* [Short problem]: Return everything from "Unicef said that" down to "the 38-year-old said." in the Sudan news excerpt below, copied word for word.

* [Page extract]:
Unicef said that $838m (£654m) was needed to address the crisis.
There are roughly 21m children in Sudan, which had a population of more than 45m before the conflict broke out.
The eight weeks of fighting have displaced more than 2m people across the country, with lawlessness and ethnic violence intensifying across the Darfur region, according to the United Nations.
Abdel-Rahman Sayyed, his wife and three children fled war-torn central Khartoum, the front lines of the action, after trying to hold out hiding in their home in the beginning.
But as their passports were buried under the wreckage of their home, they are among tens of thousands of people without travel documents trapped at the border with Egypt.
“We narrowly escaped with our lives,” the 38-year-old said.
He said he was stunned that Egyptian authorities would not let his family in, adding: “I thought we would be allowed in as refugees.”
Despite calls from international bodied for Egypt to waive entry requirements amid the crisis, the government last week intensified the rules.

* [Rows]:
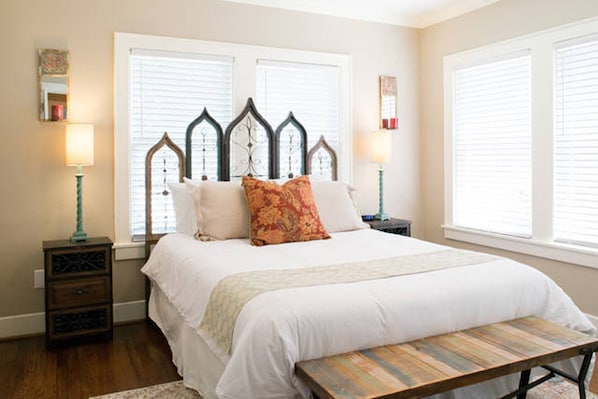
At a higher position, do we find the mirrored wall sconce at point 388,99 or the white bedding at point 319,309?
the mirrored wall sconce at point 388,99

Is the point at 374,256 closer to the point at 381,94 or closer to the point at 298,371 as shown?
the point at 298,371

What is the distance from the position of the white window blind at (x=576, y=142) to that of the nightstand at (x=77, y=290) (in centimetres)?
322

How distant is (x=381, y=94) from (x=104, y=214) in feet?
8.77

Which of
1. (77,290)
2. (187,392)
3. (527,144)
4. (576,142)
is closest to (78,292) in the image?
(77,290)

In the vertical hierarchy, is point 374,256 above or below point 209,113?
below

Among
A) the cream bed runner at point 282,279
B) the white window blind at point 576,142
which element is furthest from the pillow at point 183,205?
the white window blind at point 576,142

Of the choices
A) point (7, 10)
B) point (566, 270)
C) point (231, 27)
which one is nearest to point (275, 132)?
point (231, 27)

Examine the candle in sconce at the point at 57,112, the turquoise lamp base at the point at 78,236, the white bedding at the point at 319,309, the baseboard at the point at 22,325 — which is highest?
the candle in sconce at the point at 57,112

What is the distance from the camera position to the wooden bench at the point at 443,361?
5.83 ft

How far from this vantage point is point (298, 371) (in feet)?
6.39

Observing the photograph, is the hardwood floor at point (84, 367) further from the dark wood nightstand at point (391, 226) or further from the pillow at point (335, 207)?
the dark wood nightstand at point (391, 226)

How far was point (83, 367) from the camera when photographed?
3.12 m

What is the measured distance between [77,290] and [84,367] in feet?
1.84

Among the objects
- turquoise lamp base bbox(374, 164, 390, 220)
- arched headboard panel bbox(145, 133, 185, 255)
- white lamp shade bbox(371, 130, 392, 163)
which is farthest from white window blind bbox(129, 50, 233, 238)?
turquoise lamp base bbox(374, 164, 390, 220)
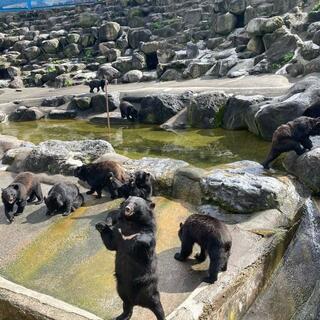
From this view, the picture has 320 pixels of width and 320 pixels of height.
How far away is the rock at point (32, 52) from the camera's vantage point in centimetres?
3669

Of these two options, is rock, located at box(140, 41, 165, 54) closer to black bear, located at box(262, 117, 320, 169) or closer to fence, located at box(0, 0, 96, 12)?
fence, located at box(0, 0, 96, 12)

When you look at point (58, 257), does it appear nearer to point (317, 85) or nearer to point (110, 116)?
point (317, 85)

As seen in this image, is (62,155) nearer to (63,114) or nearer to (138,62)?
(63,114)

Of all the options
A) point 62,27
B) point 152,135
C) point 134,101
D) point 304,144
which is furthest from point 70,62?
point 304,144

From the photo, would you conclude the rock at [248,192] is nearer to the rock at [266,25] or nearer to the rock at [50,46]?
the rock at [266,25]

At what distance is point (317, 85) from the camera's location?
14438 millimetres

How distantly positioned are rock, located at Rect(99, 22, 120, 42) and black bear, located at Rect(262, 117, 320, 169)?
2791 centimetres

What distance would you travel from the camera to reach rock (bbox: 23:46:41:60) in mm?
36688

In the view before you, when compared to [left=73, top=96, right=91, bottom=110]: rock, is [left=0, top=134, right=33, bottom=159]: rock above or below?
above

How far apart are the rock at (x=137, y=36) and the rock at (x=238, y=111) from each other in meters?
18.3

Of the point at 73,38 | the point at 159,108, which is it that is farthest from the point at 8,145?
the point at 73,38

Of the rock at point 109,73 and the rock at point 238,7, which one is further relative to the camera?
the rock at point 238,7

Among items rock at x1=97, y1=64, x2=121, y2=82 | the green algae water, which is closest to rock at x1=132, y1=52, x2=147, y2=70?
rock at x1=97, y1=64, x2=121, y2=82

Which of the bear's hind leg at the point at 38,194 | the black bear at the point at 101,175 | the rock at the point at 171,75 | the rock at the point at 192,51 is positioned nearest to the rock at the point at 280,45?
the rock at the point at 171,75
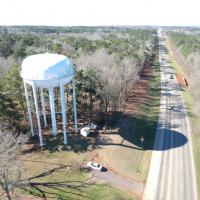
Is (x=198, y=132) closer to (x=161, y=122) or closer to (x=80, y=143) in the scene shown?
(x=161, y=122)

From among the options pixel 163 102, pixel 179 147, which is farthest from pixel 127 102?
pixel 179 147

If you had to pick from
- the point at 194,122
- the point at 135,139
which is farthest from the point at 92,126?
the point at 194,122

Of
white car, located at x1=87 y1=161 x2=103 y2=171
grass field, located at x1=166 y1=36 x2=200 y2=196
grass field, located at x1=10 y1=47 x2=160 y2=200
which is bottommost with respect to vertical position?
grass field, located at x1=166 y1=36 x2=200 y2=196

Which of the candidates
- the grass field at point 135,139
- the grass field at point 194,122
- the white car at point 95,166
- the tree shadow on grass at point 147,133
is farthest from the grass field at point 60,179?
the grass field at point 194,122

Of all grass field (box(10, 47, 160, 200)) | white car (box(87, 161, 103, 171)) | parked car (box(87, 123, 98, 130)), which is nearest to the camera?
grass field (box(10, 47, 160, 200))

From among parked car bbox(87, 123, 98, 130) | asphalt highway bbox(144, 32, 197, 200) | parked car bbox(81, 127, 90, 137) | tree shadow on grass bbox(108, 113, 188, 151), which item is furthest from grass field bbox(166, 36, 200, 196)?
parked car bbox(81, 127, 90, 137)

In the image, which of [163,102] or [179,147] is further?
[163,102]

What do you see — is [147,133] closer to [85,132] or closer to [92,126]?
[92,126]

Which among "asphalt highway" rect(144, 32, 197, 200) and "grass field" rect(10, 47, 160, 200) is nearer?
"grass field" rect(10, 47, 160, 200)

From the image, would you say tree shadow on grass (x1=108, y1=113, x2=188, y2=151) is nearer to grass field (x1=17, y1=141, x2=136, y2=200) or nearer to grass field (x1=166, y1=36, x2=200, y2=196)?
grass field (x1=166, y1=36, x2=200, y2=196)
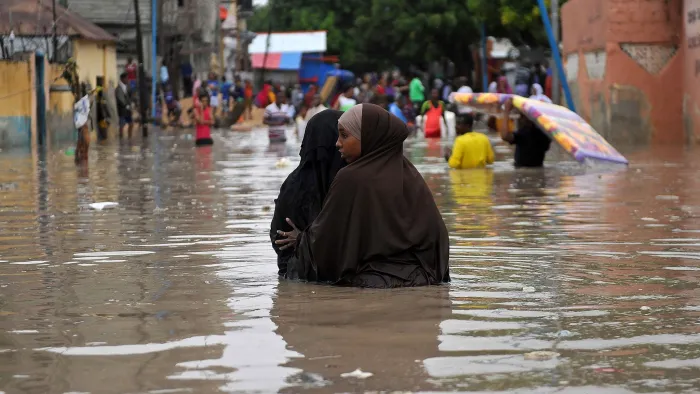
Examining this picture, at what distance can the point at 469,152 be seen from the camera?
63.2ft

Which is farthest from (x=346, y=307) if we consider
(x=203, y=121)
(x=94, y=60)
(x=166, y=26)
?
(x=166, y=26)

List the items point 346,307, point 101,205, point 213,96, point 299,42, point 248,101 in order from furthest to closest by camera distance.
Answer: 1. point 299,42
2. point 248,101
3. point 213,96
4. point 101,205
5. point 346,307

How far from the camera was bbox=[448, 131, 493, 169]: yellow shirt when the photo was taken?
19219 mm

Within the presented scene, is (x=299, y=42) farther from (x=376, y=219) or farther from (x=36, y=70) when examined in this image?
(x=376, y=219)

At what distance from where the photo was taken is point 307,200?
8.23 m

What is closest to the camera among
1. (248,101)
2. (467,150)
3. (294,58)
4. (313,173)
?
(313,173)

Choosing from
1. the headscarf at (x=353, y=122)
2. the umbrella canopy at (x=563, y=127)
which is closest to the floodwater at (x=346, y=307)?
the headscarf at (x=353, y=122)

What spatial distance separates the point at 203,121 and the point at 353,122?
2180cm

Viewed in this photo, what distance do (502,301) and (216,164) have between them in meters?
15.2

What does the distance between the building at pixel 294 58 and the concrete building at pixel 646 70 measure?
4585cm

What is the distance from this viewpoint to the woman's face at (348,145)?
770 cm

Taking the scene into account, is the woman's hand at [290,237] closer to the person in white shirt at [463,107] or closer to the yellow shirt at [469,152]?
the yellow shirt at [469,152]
---
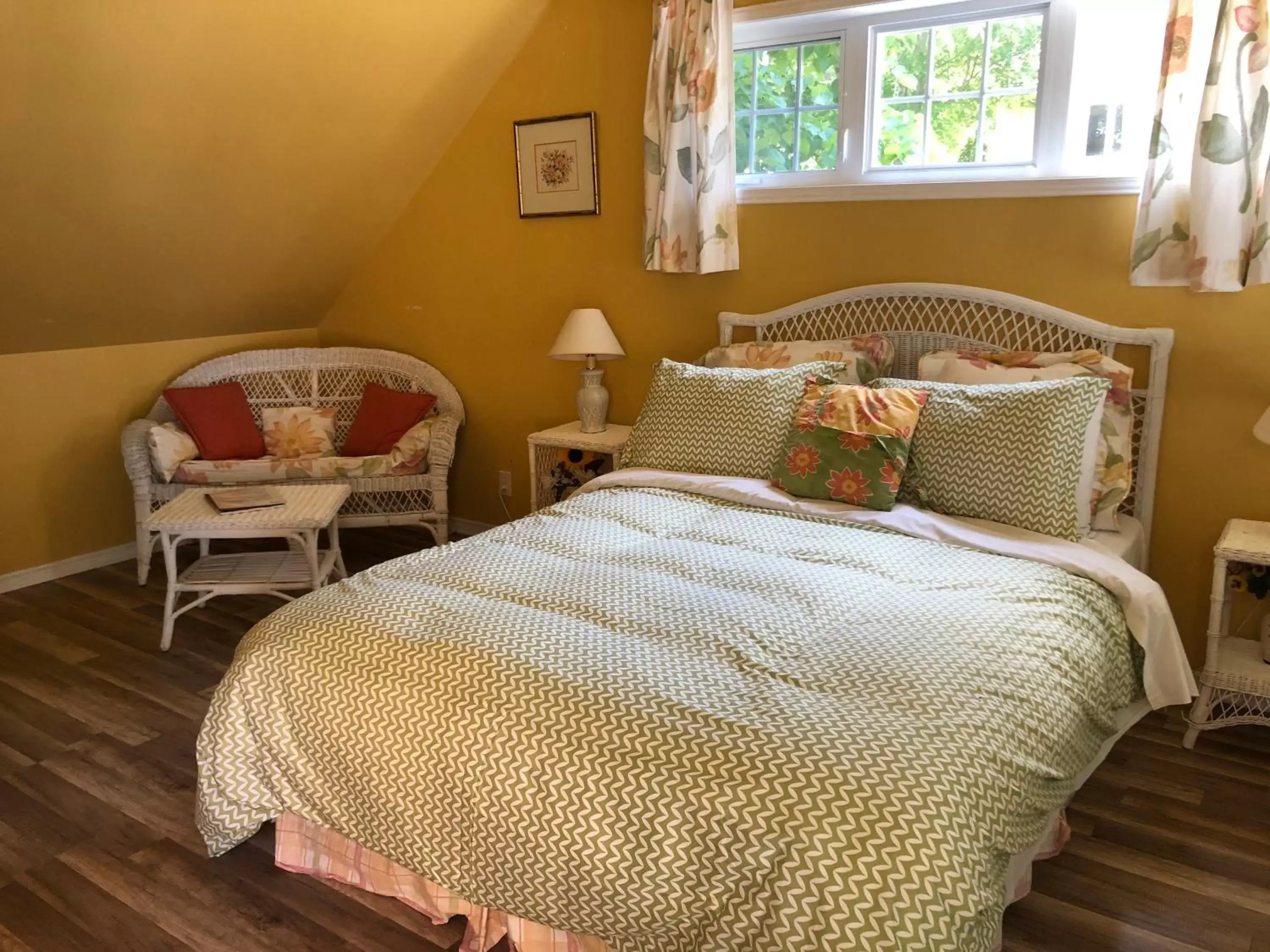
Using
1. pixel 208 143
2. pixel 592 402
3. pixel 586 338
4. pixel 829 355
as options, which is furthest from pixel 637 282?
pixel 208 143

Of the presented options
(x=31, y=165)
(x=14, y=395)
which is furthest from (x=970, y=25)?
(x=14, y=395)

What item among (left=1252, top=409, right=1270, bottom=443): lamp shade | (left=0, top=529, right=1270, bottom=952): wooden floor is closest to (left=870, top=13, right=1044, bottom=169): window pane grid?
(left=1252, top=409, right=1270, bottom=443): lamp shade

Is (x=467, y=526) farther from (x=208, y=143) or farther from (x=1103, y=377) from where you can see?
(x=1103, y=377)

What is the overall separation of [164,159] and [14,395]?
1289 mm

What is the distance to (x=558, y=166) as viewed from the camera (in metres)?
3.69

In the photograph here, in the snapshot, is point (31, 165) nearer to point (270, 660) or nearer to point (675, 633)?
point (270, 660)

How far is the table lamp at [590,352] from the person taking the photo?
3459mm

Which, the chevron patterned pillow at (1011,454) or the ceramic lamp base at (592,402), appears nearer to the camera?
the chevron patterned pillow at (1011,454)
--
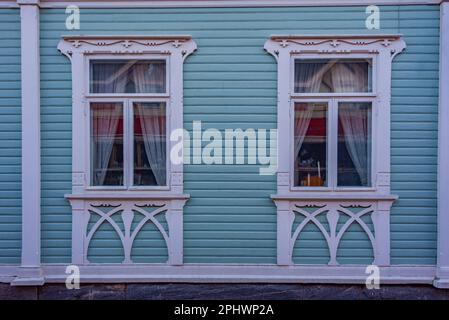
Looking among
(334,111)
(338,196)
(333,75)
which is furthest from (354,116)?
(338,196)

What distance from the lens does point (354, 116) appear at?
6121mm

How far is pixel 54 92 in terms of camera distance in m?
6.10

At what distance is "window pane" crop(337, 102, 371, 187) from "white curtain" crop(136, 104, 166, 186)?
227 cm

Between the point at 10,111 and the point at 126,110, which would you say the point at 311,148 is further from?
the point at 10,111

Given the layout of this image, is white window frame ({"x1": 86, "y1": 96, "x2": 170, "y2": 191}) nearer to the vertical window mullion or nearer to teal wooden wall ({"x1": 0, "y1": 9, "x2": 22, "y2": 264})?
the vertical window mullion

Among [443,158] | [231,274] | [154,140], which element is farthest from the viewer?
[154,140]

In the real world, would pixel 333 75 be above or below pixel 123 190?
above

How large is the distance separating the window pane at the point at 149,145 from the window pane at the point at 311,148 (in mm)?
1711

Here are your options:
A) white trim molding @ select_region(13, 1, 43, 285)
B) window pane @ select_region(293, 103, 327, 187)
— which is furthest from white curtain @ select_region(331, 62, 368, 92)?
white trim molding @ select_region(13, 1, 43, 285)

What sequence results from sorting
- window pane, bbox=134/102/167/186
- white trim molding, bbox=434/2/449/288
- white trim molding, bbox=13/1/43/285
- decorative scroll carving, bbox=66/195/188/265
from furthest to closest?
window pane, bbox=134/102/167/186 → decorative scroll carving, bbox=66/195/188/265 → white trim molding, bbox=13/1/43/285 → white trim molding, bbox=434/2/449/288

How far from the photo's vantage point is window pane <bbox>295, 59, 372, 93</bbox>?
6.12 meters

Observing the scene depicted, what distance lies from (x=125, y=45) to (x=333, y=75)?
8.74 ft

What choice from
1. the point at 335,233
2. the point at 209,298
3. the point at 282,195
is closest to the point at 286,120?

* [Response for this exercise]:
Unicef said that $838m (£654m) was needed to address the crisis.
There are roughly 21m children in Sudan, which had a population of more than 45m before the conflict broke out.
The eight weeks of fighting have displaced more than 2m people across the country, with lawlessness and ethnic violence intensifying across the Darfur region, according to the United Nations.
Abdel-Rahman Sayyed, his wife and three children fled war-torn central Khartoum, the front lines of the action, after trying to hold out hiding in their home in the beginning.
But as their passports were buried under the wreckage of their home, they are among tens of thousands of people without travel documents trapped at the border with Egypt.
“We narrowly escaped with our lives,” the 38-year-old said.